No, there is no other mechanism, however @vivaldi is a Verified Account so I don’t think there should be any problem with granting such a privileged interface. As such, +1 from me.
in that case, +1 from me as well
Ok, it looks like I have to remove the “dot-local-share-applications” and “dot-local-share-icons” changes I made from our snapcraft.yaml for now as every build I make is just stuck in review (because of this) and I have a security update to get out
Ok, I reverted that change for now: Reverting PWA fix · vivaldi/snapcraft@6a414f0 · GitHub
We still want to have PWAs working but I cannot have it hold up the security update.

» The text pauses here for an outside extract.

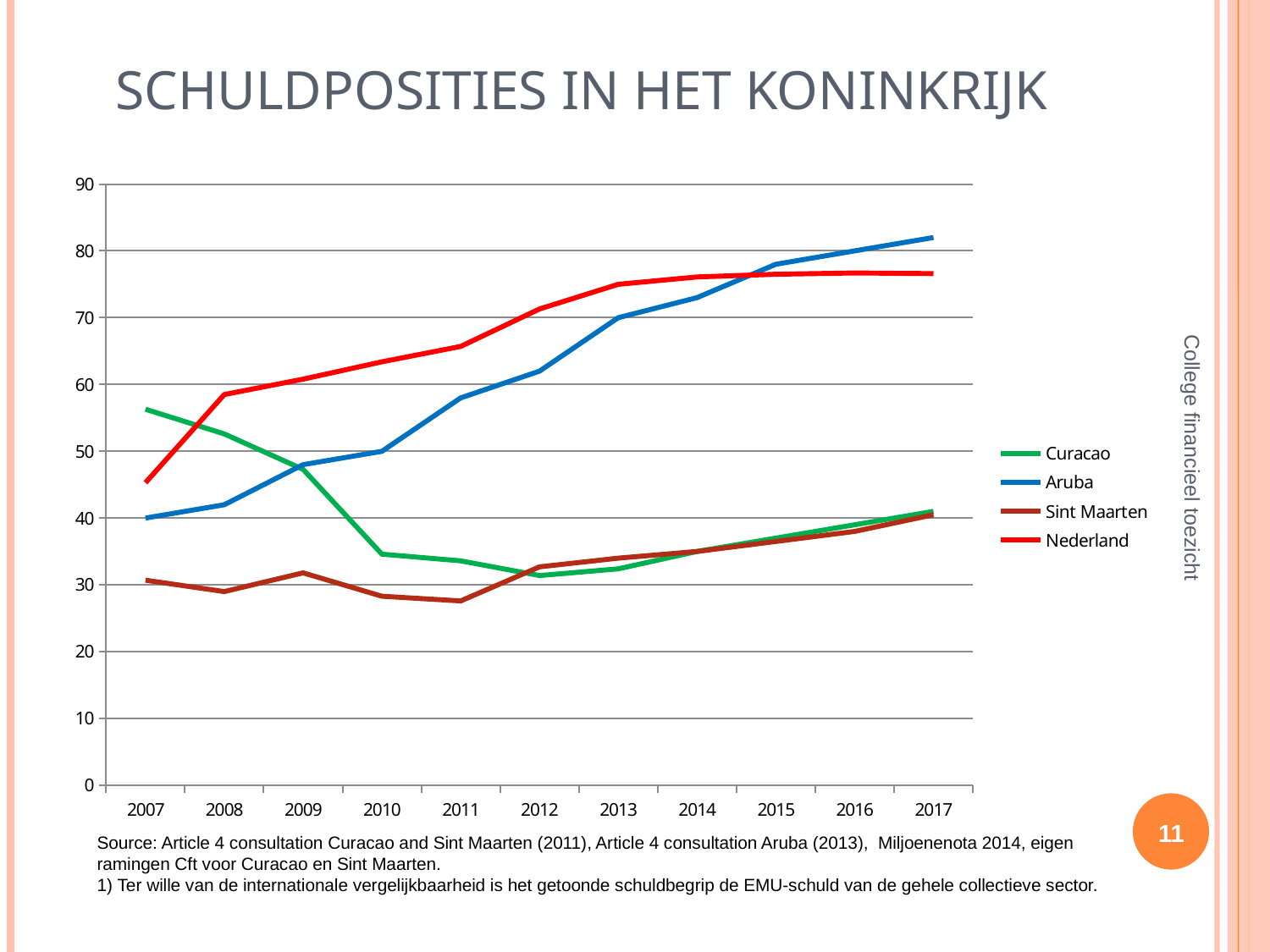
What kind of chart is shown on the slide? line chart In 2008, which is larger: the value for Curacao or the value for Nederland? Nederland What colour is the Nederland line in the legend? red How many series does the legend list? 4 Does the Aruba line rise or fall from 2007 to 2017? rise Which series has the lowest value in 2011? Sint Maarten Is the value for Sint Maarten in 2011 greater or less than 30? less Is the value for Curacao in 2007 greater or less than 50? greater Which series has the highest value in 2017? Aruba Is the value for Nederland in 2007 greater or less than 50? less How many years are shown on the x axis? 11 Which series has the highest value in 2007? Curacao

It seems that removing that removing that change has not helped and we are still stuck in review for all builds from now on. That is problematic as we are trying to get a security update out based on Chromium ESR (Extended Stable Release) 130.0.6723.129. This is pretty much the same build as Chrome 130.0.6723.127 which was released on the 12th of November 2024 https://chromereleases.googleblog.com/2024/11/extended-stable-updates-for-desktop.html. This ESR release has many of the same security fixes as 131.0.6778.69 https://chromereleases.googleblog.com/2024/11/stable-channel-update-for-desktop_12.html, at least one of which is rated as HIGH (CVE-2024-11110) plus a number of medium security fixes.
The review status means we cannot update the Snap package with these important security fixes, along with a bunch of our own fixes, including:
I will update our rpm/deb and (unofficial) flatpak in the mean time but Snap users will have to wait, which is a shame and perhaps gives the impression that Snap packages are less important to us (they aren’t).
@alexmurray Anything you could do to assist? See above.
EDIT: Ok my colleague pointed out I could reject old reviews to move the queue along using the following https://dashboard.snapcraft.io
+2 votes for, 0 votes against, granting auto-connect of system-files interfaces dot-local-share-applications and dot-local-share-icons to snap vivaldi. The publisher is verified. This is now live.